Sovereignty is or might be led to democracy but the social compact that secures and justifies the sovereign authority is not a contract between the citizens and the sovereign state, because according to the Kantian theory of peace, democracies never violates or fights. Therefore the best option to provide the reason behind avoiding war is to be democratic. For the sovereign cannot be bound by any contract or promise, or transcendental freedom that suggests to assume the presence of a third power, more powerful than both the sovereign and citizens, who could enforce such a contract, and there exists no such third power in this scenario.

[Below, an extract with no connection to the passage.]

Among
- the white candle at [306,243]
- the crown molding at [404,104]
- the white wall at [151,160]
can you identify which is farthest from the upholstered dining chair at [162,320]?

Reasoning in political scenario can best explained by democracy, which no longer is explained by political authorities because politicians today are deprived of any reasonable justification to themselves with reference to their origins. Therefore the fundamental role of political institutions in establishing citizen freedom does not fulfill the criteria to what Kant calls ‘courage to use their own reasoning’. This has led us to a political exhaust where consideration of contemporary social contract theory lacks the requirement of citizen consent that has been replaced by the standard of political legitimacy, the latter merely requiring a kind of idealized hypothetical consent.

References

Beiser C. Frederick, (1992) Enlightenment, Revolution, and Romanticism: The Genesis of Modern German Political Thought, 1790-1800: Harvard University Press: Cambridge, MA.

Buchan Bruce, (2002) Explaining War and Peace: Kant and Liberal IR Theory, Alternatives: Global, Local, Political. Vol. 27. No. 4, pp. 407.

Fenves Peter, (2003) Late Kant: Towards Another Law of the Earth: Routledge: New York.

Flikschuh Katrin, (2000) Kant and Modern Political Philosophy: Cambridge University Press: Cambridge, England.

Kant Immanuel, Perpetual Peace: A philosophical Sketch. Web.